Eoin O'Duffy
Eoin O'Duffy (Lough Egish, 20 ottobre 1892 – 30 novembre 1944) è stato un generale irlandese, militante dell'IRA e capo dei Blueshirts (Camicie Azzurre) irlandesi, l'organizzazione politica paramilitare affine alle Camicie Brune naziste (le S.A.) e alle Camicie Nere fasciste.
Nato a Lough Egish, vicino a Castleblayney, O'Duffy passò i primi anni della propria vita lavorando come ingegnere fino a quando, nel 1917, si unì all'Irish Republican Army e prese parte alla Guerra d'Indipendenza, ma ben presto venne fatto prigioniero dalla Royal Irish Constabulary, la polizia irlandese fedele alla corona. Al suo rilascio, avvenuto nel gennaio del 1922, fu promosso generale, divenendo così il generale più giovane dell'Europa (secondo solo a Francisco Franco).

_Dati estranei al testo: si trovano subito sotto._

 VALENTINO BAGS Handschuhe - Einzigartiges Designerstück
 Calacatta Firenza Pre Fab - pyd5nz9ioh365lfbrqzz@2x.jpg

Nel 1933 O'Duffy divenne il capo delle Guardia Nazionale, che più tardi prese il nome di Camicie Azzurre. Fu evidente il richiamo alle Camicie Nere di Benito Mussolini, sia per una ripresa del saluto romano sia per altre analogie.
Dopo una parata avvenuta nell'agosto del 1933 a Dublino, palese richiamo della Marcia su Roma del '22, l'organizzazione iniziò a suscitare le prime polemiche, finché nel settembre dello stesso anno le Camicie Azzurre furono dichiarate illegali.
Durante la guerra civile spagnola O'Duffy inviò circa 700 uomini dell'Irish Brigade a combattere al fianco del generale Franco, nonostante la dichiarazione d'illegalità dell'organizzazione. Ritiratosi poi completamente dalla politica attiva, O'Duffy però non nascose mai le sue simpatie per il nazismo: organizzò gruppi di volontari irlandesi da mandare sul fronte russo al fianco dei tedeschi per combattere il bolscevismo, ma i suoi aiuti non vennero mai presi sul serio da Hitler.
Col passare del tempo però il suo stato di salute si aggravò e il 30 novembre 1944, all'età di 52 anni, Eoin O'Duffy si spense. Con solenni funerali di stato venne sepolto nel cimitero di Glasnevin.